Refactoring for Smaller Code
Everyone loves to preach about refactoring. How you should refactor, why you should refactor, when you should refactor, etc. But, does anyone actually measure the effect of refactoring on their code? Some people do, but I'm willing to bet that a larger portion of the crowd don't. They worry about their trivial asthetic concerns and leave the compiler to its own devices in the hopes that it will magically produce better code.
Consider the case of developing an embedded application. It's one area where refactoring can substantially benfit or harm the end goal: to keep the code small and fast. With this post, I'm going to write very simple program, and then refactor it, measuring the results along the way.
Now, keep in mind the fact that optimization by the compiler may produce varied results with different compiler versions and may perform differently across different architectures. YMMV, but you can't deny that sometimes the compiler needs a helping hand. :P
Remember, the way you structure your code will impact how the compiler
generates and optimizes that code. For the record, the code and results
below were written and compiled on an x86_64
machine with the
following version of GCC:
$ gcc --version gcc (Gentoo 4.8.3 p1.1, pie-0.5.9) 4.8.3 Copyright (C) 2013 Free Software Foundation, Inc. This is free software; see the source for copying conditions. There is NO warranty; not even for MERCHANTABILITY or FITNESS FOR A PARTICULAR PURPOSE.
The Program
Our victim for this evening will be a very simple, and quickly implemented. "echo" server. You connect to it, and it echoes back whatever you send it.
Let's look at how big this program is:
$ gcc -O0 -Wall -o echo-O0 echo.c $ gcc -O2 -Wall -o echo-O2 echo.c $ gcc -Os -Wall -o echo-Os echo.c $ size echo-O* text data bss dec hex filename 3086 688 48 3822 eee echo-O0 2879 664 48 3591 e07 echo-O2 2775 664 48 3487 d9f echo-Os $ readelf -s echo-O* | grep ' FUNC ' | grep -v ' UND ' | grep main 60: 00000000004009fd 665 FUNC GLOBAL DEFAULT 12 main 56: 0000000000400860 608 FUNC GLOBAL DEFAULT 12 main 56: 0000000000400860 513 FUNC GLOBAL DEFAULT 12 main
| Optimzation Level | .text Size | functions Size | | ----------------- | ---------- | -------------- | | -O0 (None) | 3086 | 665 | | -O2 (Speed) | 2879 | 608 | | -Os (Size) | 2775 | 513 |
This will be our baseline measurement for comparing changes during our refactoring. Optimization Level refers to what level of optimization we instructed the compiler to use, .text Size is the size of the resulting binary's .text section where our code is stored. functions Size is the total size of all functions we've written.

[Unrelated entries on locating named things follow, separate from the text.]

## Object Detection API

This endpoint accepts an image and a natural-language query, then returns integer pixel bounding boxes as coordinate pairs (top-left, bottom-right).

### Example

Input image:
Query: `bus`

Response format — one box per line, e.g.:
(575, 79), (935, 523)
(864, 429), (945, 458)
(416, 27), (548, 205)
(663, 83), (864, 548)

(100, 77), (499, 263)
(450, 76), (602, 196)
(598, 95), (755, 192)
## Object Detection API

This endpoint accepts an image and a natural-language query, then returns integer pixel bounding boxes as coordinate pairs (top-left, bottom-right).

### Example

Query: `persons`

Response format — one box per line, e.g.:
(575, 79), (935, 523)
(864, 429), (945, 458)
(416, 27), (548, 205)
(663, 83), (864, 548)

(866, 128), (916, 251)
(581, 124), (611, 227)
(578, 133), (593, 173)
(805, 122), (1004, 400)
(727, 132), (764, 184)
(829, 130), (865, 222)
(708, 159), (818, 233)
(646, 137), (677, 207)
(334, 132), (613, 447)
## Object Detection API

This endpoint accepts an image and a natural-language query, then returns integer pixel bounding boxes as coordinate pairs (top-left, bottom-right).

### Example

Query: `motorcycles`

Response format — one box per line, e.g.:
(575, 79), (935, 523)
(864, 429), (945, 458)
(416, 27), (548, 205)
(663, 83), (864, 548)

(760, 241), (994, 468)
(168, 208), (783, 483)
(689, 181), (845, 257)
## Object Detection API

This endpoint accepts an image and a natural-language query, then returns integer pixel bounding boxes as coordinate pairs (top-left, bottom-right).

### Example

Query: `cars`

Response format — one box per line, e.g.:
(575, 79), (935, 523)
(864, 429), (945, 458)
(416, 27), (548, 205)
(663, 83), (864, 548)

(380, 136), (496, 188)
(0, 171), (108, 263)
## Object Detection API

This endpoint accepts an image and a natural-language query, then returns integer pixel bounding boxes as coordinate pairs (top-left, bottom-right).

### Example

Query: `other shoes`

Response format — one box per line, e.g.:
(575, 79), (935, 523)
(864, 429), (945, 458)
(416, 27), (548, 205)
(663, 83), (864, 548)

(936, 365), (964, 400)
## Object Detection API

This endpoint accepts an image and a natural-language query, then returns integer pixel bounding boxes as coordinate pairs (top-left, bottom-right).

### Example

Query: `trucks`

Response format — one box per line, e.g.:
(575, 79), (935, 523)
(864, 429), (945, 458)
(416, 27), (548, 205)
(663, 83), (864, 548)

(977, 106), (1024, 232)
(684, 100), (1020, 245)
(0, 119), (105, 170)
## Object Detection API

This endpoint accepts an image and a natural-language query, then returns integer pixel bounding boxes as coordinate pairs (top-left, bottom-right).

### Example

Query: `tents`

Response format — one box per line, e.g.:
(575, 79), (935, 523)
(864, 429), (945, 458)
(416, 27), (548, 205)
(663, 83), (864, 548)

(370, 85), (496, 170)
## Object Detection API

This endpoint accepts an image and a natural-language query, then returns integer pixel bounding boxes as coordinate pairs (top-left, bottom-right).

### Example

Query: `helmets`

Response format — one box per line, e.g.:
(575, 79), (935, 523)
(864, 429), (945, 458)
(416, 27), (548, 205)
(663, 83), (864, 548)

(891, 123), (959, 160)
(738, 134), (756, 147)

Refactor #1: Move the socket setup code into a separate function
Some people would see the code above and start complaining that the
main()
function is too big. Well, let's move the socket setup
code into its own function and see what happens.
Now, the main()
function is smaller, thus we've acheived our asthetic
goal, right?
Now, let's measure the difference:
| Optimzation Level | .text Size | functions Size | Deltas | | ----------------- | ---------- | -------------- | ----------- | | -O0 (None) | 3158 | 699 | +72 / +34 | | -O2 (Speed) | 2959 | 637 | +80 / +29 | | -Os (Size) | 2857 | 512 | +82 / -1 |
"WTF? It got bigger?", you say? Well, by God, it did. That extra function only saved us 1 byte with -Os! It cost us otherwise, and inflated the .text section. All functions come with a little bit of overhead, but this is a little excessive.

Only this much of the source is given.